__Texte fourni__
==*==

Image : Cette image de 3,1 x 3,1 minutes d'arc a nécessité 800 expositions prises au cours de 400 orbites du télescope spatial Hubble autour de la Terre. La durée totale d'exposition a été de 11,3 jours (entre le 24 septembre 2003 et le 16 janvier 2004). Dans cette très petite zone du ciel austral située dans la constellation du Fourneau, on compte environ 10000 galaxies.
Crédit : NASA , ESA et S. Beckwith (STScI) et l'équipe HUDF

Où sont-ils donc ?

La Lune occupe dans le ciel environ 31 minutes d'angle soit ½ degré. Le champ ultra profond du ciel (image ci-contre) capturé par le télescope spatial Hubble occupe 3,1 minutes dans le ciel soit environ un dixième du diamètre de la Lune.
Dans cette toute petite surface, les astronomes ont compté environ 10000 galaxies. Certaines de ces galaxies existaient déjà alors que l'univers âgé de 13,77 milliards d'années n'avait que 800 millions d'années.
Il y aurait donc environ 2000 milliards de galaxies dans notre Univers observable.

==*==

__Données fournies__
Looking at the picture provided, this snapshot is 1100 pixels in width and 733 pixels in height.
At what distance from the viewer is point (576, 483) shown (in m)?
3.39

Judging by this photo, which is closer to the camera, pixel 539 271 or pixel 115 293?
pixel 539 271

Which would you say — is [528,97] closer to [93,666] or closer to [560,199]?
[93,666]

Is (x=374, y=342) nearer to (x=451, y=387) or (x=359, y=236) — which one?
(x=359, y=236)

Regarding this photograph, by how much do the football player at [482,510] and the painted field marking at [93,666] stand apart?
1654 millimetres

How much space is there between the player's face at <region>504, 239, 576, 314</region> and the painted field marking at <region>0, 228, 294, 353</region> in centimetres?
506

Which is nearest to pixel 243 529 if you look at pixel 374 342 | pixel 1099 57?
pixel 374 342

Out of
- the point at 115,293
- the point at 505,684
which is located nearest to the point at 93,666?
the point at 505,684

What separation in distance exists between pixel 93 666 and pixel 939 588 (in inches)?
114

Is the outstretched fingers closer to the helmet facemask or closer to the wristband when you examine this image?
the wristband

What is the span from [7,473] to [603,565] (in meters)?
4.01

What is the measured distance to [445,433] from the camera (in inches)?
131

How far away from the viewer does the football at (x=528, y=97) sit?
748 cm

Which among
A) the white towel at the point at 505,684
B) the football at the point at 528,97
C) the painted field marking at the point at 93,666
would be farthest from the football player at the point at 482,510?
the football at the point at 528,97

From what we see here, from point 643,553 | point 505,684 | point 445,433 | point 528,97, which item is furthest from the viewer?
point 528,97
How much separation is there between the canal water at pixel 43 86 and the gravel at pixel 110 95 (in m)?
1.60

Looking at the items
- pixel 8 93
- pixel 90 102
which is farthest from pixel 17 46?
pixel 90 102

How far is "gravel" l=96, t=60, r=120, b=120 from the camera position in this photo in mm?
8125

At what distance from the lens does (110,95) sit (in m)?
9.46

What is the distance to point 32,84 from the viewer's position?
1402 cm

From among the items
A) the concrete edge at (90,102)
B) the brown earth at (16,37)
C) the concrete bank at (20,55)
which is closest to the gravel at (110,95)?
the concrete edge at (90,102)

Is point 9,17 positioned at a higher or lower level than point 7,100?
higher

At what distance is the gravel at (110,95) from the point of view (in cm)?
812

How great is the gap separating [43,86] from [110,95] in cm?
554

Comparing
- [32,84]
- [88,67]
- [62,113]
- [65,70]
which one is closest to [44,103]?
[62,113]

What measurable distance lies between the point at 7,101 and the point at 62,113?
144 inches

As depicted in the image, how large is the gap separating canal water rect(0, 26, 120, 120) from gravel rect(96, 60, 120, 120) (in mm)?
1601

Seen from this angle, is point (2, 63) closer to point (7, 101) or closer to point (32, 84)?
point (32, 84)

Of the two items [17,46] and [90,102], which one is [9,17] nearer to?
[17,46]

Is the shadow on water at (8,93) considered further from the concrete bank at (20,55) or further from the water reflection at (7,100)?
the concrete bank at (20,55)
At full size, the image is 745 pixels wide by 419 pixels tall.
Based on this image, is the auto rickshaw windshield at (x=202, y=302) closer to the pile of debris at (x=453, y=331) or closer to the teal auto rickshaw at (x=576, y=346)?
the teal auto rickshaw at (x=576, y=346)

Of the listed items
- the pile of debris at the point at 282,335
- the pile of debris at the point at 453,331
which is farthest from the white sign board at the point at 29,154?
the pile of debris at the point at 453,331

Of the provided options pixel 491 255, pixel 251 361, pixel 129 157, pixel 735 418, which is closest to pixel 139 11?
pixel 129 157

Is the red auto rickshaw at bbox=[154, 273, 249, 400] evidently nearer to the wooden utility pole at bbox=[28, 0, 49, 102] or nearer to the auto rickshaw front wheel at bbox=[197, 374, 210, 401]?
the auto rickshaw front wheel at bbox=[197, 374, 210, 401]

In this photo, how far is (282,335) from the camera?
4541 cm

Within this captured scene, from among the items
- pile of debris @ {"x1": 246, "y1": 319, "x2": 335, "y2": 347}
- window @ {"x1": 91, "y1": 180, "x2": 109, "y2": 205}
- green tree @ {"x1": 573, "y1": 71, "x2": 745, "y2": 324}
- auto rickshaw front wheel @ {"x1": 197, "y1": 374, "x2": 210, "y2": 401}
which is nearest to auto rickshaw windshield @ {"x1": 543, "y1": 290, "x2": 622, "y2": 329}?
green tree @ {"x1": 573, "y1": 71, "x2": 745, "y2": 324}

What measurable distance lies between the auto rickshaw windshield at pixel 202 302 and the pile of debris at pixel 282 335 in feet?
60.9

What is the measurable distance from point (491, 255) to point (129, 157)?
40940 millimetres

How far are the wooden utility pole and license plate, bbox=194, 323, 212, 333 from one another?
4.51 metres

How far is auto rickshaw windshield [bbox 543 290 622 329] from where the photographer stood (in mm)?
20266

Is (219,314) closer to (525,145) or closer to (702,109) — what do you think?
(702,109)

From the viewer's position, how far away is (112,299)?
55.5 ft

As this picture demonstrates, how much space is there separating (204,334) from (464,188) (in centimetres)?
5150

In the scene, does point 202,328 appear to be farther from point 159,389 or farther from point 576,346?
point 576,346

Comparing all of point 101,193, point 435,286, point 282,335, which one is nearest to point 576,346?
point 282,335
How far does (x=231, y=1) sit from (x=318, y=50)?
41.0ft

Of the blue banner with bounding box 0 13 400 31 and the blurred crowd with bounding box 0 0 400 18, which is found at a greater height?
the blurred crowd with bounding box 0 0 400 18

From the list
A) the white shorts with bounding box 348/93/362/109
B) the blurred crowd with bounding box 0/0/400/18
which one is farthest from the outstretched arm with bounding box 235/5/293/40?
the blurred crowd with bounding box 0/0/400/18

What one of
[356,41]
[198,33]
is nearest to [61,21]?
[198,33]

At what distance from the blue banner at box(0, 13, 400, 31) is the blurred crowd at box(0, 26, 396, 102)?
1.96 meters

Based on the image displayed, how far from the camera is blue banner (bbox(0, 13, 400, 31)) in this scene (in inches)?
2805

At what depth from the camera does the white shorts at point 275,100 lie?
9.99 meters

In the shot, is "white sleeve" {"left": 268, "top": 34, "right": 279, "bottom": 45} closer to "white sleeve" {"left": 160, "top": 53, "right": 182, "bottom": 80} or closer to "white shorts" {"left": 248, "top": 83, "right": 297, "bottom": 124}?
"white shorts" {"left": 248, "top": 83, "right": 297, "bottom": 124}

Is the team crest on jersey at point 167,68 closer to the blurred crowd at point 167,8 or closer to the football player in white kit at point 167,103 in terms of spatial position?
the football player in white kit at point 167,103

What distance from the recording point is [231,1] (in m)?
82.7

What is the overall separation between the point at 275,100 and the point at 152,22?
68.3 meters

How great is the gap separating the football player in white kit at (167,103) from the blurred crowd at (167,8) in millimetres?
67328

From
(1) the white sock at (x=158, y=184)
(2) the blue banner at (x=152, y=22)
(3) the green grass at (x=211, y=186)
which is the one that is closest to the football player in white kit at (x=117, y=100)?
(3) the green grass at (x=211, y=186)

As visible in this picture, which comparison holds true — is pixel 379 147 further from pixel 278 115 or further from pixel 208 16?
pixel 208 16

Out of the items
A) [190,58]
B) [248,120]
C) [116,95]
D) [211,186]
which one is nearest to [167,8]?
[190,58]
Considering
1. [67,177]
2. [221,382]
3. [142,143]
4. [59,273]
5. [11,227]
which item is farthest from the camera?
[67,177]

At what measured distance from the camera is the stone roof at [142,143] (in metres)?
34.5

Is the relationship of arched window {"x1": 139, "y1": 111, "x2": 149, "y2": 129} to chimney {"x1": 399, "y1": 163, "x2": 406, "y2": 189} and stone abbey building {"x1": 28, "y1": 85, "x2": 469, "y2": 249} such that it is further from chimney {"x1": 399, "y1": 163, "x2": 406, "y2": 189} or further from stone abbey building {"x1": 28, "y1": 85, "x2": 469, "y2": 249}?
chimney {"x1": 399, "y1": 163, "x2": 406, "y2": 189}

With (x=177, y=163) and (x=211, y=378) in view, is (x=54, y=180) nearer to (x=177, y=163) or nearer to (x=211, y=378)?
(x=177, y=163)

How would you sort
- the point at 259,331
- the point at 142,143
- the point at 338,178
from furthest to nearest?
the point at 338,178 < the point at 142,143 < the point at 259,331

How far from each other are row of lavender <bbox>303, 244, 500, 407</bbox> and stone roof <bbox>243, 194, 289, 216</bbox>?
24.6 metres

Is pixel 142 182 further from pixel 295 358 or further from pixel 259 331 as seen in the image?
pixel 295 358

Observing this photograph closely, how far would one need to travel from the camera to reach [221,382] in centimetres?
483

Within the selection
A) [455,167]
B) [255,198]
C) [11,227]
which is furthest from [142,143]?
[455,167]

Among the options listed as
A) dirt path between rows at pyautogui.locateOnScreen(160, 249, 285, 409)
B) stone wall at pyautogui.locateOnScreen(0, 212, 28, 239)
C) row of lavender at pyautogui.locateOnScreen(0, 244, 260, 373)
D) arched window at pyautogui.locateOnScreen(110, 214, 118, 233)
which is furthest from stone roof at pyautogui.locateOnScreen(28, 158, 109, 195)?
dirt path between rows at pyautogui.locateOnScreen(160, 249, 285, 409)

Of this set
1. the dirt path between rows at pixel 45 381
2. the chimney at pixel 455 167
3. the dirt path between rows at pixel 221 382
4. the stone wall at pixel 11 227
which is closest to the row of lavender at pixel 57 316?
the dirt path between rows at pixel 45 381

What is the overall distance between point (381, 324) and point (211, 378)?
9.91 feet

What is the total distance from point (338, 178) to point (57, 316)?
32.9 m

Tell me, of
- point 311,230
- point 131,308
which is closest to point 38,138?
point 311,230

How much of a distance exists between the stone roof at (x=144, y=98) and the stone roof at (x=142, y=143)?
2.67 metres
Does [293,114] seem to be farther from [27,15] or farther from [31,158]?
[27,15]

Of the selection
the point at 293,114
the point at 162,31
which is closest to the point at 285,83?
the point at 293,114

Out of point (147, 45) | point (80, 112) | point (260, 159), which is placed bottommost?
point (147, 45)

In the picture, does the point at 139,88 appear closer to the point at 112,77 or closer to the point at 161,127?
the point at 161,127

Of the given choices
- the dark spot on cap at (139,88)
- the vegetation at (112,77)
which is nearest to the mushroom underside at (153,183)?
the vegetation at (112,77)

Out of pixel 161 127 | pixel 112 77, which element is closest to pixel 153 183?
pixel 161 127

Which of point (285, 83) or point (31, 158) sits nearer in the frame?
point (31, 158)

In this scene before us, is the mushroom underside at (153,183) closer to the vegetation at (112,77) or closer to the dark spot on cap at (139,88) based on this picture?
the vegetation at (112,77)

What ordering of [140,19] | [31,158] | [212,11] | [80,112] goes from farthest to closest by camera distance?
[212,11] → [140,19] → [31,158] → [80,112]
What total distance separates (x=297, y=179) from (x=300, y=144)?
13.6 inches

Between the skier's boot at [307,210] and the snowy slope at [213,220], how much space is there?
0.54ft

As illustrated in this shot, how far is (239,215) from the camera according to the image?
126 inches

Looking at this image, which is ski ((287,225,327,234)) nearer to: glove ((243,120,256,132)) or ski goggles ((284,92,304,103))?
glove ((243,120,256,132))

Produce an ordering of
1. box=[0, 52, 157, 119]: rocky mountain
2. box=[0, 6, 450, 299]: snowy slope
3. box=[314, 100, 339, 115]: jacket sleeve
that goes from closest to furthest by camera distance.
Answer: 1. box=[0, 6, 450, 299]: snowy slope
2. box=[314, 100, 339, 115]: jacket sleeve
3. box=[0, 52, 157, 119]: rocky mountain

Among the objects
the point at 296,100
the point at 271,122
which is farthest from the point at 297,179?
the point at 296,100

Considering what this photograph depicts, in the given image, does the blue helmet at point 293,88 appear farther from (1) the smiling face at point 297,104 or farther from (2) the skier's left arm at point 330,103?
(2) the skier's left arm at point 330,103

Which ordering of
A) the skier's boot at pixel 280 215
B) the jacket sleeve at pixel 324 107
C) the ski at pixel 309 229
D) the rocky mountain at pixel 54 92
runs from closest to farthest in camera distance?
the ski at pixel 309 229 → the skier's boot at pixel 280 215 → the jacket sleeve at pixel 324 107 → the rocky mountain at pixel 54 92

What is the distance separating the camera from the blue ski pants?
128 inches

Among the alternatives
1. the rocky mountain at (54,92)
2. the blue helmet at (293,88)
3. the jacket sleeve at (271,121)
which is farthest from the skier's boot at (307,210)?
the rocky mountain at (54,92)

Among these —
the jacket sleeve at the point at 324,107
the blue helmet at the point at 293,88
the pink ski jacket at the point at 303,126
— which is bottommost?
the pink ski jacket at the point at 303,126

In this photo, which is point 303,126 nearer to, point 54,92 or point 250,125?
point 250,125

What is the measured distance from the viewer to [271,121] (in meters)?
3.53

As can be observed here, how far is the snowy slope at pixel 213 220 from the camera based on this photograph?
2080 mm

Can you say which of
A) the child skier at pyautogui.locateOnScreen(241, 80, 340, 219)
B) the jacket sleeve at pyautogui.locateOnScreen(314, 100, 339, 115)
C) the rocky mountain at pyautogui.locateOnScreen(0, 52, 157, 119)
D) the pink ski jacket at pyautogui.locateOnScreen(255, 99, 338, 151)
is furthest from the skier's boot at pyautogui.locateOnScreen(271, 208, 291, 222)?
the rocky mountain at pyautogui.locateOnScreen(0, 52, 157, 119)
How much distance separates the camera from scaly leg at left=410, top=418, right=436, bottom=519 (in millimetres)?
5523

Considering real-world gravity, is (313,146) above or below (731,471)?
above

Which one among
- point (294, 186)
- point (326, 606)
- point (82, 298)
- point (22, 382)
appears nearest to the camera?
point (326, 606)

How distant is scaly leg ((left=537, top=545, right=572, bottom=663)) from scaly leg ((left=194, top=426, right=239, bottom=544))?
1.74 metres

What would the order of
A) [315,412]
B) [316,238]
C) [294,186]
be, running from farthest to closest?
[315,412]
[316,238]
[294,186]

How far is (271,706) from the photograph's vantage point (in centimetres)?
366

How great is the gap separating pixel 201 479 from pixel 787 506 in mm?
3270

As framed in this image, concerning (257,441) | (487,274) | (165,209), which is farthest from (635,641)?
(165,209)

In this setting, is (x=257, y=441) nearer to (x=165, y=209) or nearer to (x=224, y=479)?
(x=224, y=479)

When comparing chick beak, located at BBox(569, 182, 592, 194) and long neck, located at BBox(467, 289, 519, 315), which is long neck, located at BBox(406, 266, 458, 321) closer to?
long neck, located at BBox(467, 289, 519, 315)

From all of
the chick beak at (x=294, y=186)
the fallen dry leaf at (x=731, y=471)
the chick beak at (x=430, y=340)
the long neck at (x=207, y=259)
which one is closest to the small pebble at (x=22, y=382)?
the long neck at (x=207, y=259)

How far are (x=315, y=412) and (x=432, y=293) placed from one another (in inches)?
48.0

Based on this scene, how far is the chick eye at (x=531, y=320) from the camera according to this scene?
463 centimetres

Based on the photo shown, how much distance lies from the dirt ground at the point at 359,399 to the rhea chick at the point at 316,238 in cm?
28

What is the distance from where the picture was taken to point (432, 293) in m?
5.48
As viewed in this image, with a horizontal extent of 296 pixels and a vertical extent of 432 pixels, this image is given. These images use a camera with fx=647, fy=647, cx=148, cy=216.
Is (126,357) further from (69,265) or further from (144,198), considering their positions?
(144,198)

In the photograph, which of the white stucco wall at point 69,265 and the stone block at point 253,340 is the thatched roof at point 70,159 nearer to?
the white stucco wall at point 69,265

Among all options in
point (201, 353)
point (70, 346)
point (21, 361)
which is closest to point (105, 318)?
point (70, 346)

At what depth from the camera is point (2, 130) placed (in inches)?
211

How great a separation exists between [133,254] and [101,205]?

==*==

__Consignes__
A: Répondez à ces questions à l'aide du texte sur le champ ultra profond de Hubble :
(i) Combien d'expositions ont été nécessaires pour obtenir l'image ?
(ii) Quelle place la Lune occupe-t-elle dans le ciel, en minutes d'angle ?
(iii) Dans quelle constellation se trouve la petite zone du ciel photographiée ?
B: Poursuivez le texte sur le champ ultra profond de Hubble à partir de sa dernière phrase.
Les entrées n'ont aucun lien avec le texte sur le champ ultra profond de Hubble.

__Réponses__
A:
(i) 800 expositions.
(ii) Environ 31 minutes d'angle, soit ½ degré.
(iii) Dans la constellation du Fourneau.

B:
Si l'on considère que le nombre d'étoiles présentes dans notre galaxie est de seulement 100 milliards, il y aurait 2000 milliards x 100 milliards d'étoiles dans notre univers. Ce nombre (200 000 000 000 000 000 000 000) est inimaginable.
On sait maintenant que la présence de planètes autour d'une étoile est relativement fréquente. Et s'il n'y avait qu'une seule planète autour de chaque étoile, alors le nombre de planètes serait aussi inimaginable (2x1023).
Les conditions physiques sont les mêmes partout dans l'Univers. Les galaxies contiennent des étoiles, les étoiles ont des planètes, les planètes sont constituées d'éléments chimiques générés par les étoiles. Même si les conditions nécessaires à l'émergence d'une civilisation évoluée sont imprévisibles, contingentes, le nombre de planètes existantes nous permet de penser que de nombreuses civilisations se soient développées quelque part dans l'univers. Il serait étonnant que la nature, s'étant structurée de la même manière à toutes les échelles, n'ait trouvé le chemin de la vie uniquement sur notre planète.
La question posée en 1950 par Enrico Fermi lors d'une conversation informelle découle de cette constatation.
« Sommes-nous la seule civilisation intelligente et technologiquement avancée de l'Univers ? » Autrement dit, s'il y avait des civilisations extraterrestres, leurs représentants devraient déjà être là. Où sont-ils donc ?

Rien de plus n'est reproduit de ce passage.